Forget for a second NAFTA, CAFTA and the rest of the alphabet soup. While politicians debate where U.S. trade policy should go, some Ohio manufacturers are more concerned with a simpler issue: Making sure foreign-owned companies don't copy the parts and sell them for far less than U.S. companies can.
The issue is one that has rallied Republicans and Democrats alike: Sen. George Voinovich, R-Ohio, and Evan Bayh, D-Ind., have introduced a bill that would coordinate federal agencies' response to tracking, identifying, arresting and prosecuting intellectual property theft. The bill also would establish formal processes for consulting with small and medium-sized businesses like Morgal to help them protect their intellectual property.
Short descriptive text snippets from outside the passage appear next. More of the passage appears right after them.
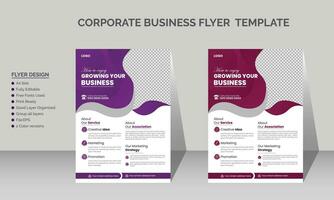 Corporate modern and creative business card template design with layout and color versions. Print reedy vector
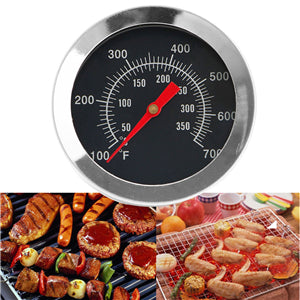 Image of BBQ Accessories Grill Meat Thermometer Dial Temperature Gauge Gage Cooking Food Probe Household Stainless Steel Kitchen Tools
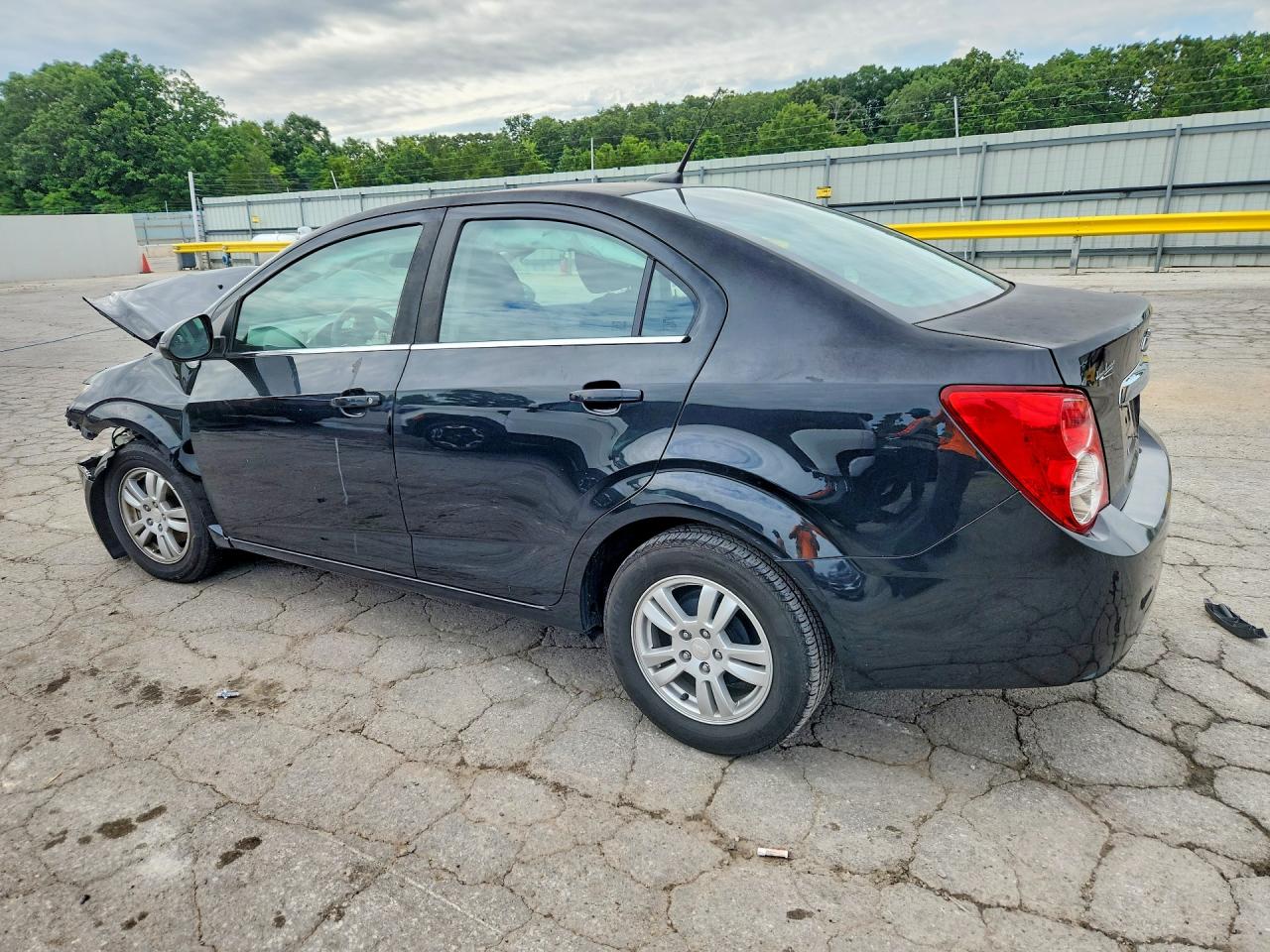 2013 Chevrolet Sonic Lt Black vin: 1G1JC5SH4D4217215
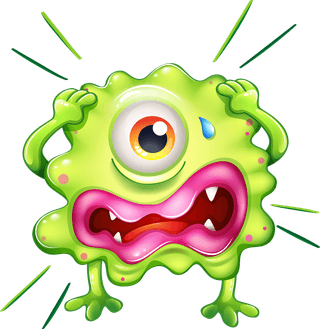 monsterillustration-of-the-set-of-green-monsters-on-a-white-background-749808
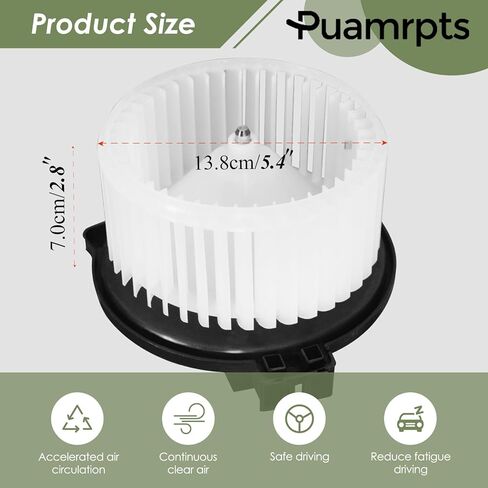 HVAC Blower Motor Compatible with - Chevy, Pontiac Vehicles - Caprice 2011-2017, SS 2014-2017, G8 2008-2009 - Replace# 92191993 in Saudi Arabia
According to the U.S. Chamber of Commerce, counterfeiting costs U.S. businesses as much as $250 billion annually, and 750,000 American jobs have been lost because of counterfeit merchandise.
There's also a safety issue: Counterfeit drugs make up 10 percent of the pharmaceutical market.
Voinovich hopes to get his bill passed this year.
That won't be soon enough for Morgal, which has been in business since 1939. Jamie McGregor, a salesman whose family owns the company, said it is trying to keep afloat during tough times.
Given a fair playing field, he said, Morgal could compete against anybody. But he said fighting the intellectual property theft would have been prohibitively expensive, potentially costing millions of dollars.
"They don't make it as easy as it sounds," he said.